The truly great stories are few in number. Not all are well known. Yet those who encounter them are almost unanimous in wonder and praise. We go looking for other works by their author… often to our disappointment. Not only does greatness touch few, it seldom lingers at any address.
One example is Daniel Keyes, the author of Flowers For Algernon. Keyes did write other tales, but nothing to compare with his masterwork. He expressed jocular bewilderment over Algernon to no less than Isaac Asimov. “Listen, when you find out how I did it,” he said to Asimov, “let me know, will you? I want to do it again.”
Keyes’s high achievement was recognized by millions. Others are not so fortunate, at least within their lifetimes. One that’s on my mind this morning is Floyd L. Wallace.

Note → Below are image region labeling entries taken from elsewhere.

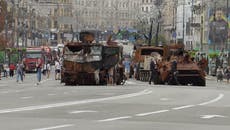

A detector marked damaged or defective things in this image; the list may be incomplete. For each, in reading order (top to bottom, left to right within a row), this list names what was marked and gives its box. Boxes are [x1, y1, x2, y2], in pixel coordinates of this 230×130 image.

burnt military vehicle [60, 31, 123, 85]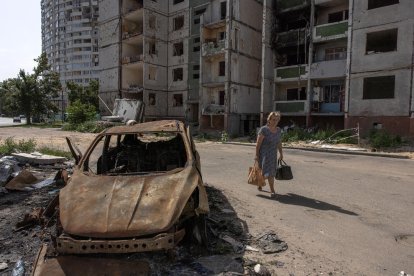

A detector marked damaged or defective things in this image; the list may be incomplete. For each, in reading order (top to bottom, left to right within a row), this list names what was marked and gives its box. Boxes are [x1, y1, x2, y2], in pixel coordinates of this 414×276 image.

broken window [366, 28, 398, 54]
broken window [324, 84, 342, 103]
broken window [362, 75, 394, 99]
burned car [55, 119, 209, 253]
abandoned vehicle [55, 120, 210, 254]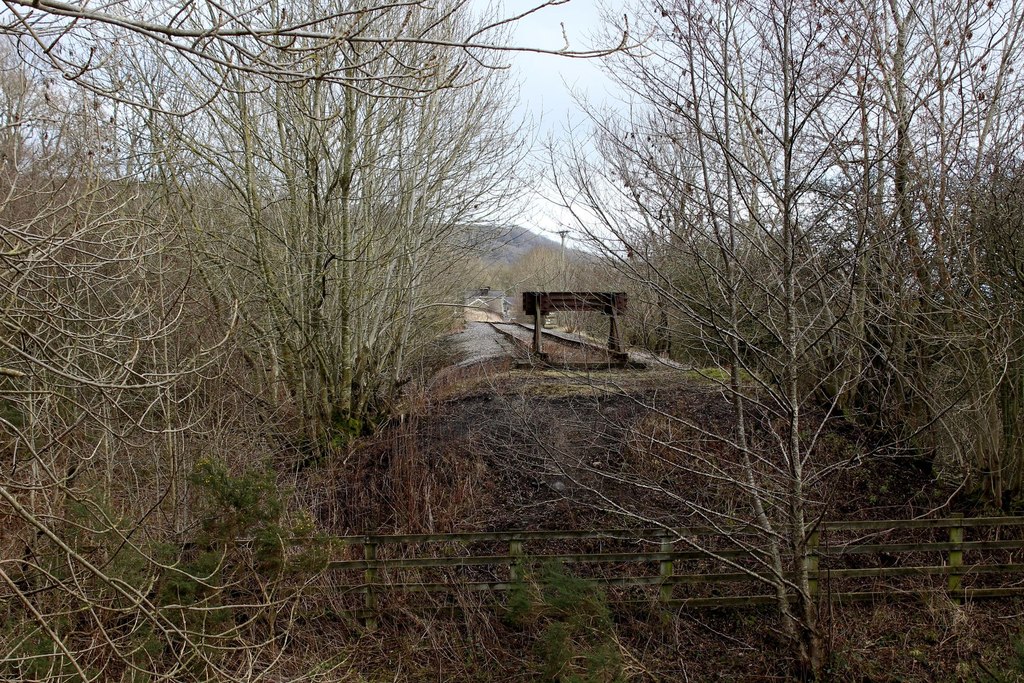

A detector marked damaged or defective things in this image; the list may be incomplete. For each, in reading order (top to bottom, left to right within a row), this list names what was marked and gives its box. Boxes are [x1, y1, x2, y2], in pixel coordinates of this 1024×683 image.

rusty metal structure [524, 292, 628, 358]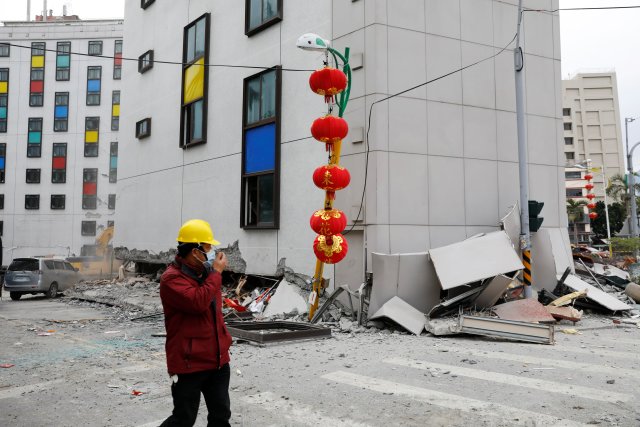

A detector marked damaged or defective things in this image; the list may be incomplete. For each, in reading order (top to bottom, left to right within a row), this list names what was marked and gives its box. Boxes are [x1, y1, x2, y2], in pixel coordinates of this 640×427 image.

damaged building [115, 1, 564, 290]
broken wall panel [370, 254, 440, 318]
broken wall panel [428, 232, 524, 292]
broken wall panel [556, 276, 632, 312]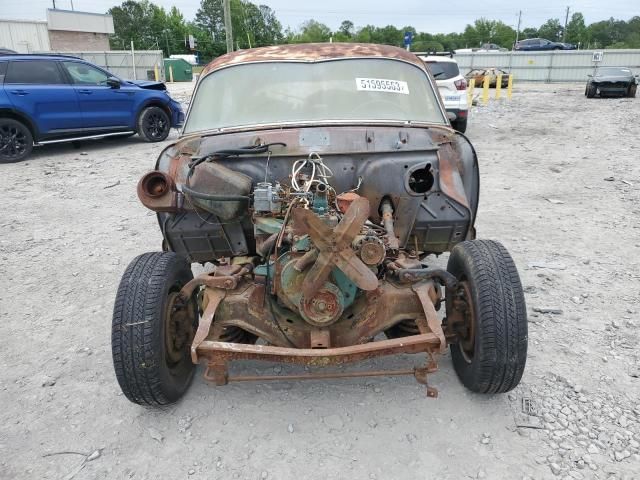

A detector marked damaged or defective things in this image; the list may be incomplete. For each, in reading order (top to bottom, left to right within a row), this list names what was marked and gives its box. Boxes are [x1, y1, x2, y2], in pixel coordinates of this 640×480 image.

rusted roof [202, 42, 428, 76]
rusty car [111, 43, 528, 406]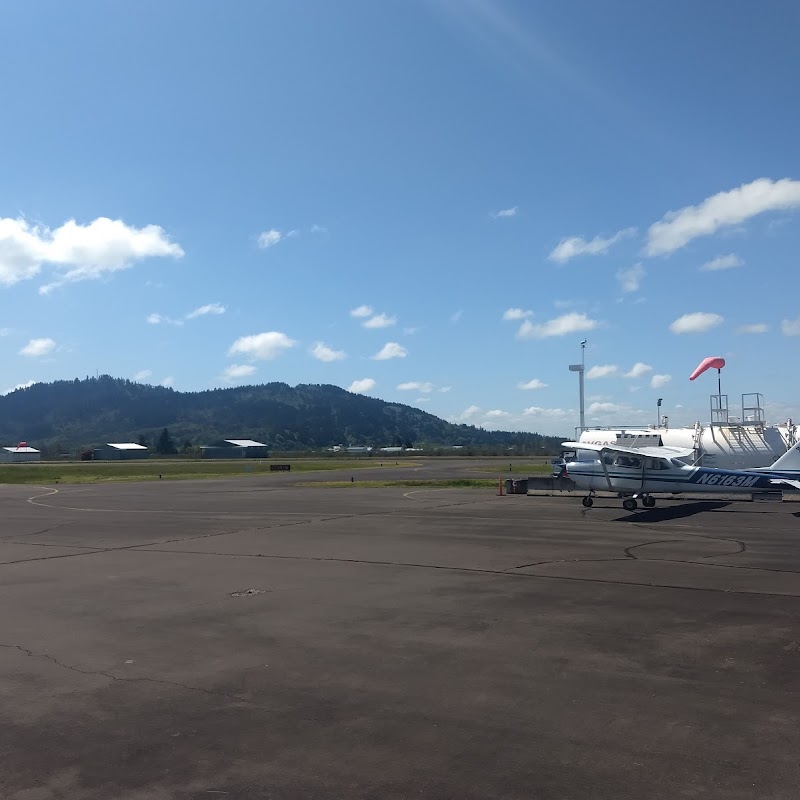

Wallace wrote largely for the “pulps,” especially Galaxy Science Fiction. Several of his stories are available at Project Gutenberg. He was consistently competent and entertaining, but one of his stories, “Student Body,” stands high above the others, especially in its climax. Here’s what Wikipedia has to say about the tale:
Humanity is spreading rapidly through the galaxy, and a planet known as Glade has been identified as suitable for colonization as it has a near-Earth climate (and presumably near-Earth gravity and atmosphere). A colonisation expedition lands on Glade; one rocket contains the potential colonists and their equipment, whilst a second rocket returns to Earth to confirm the suitability of the planet and bring more settlers.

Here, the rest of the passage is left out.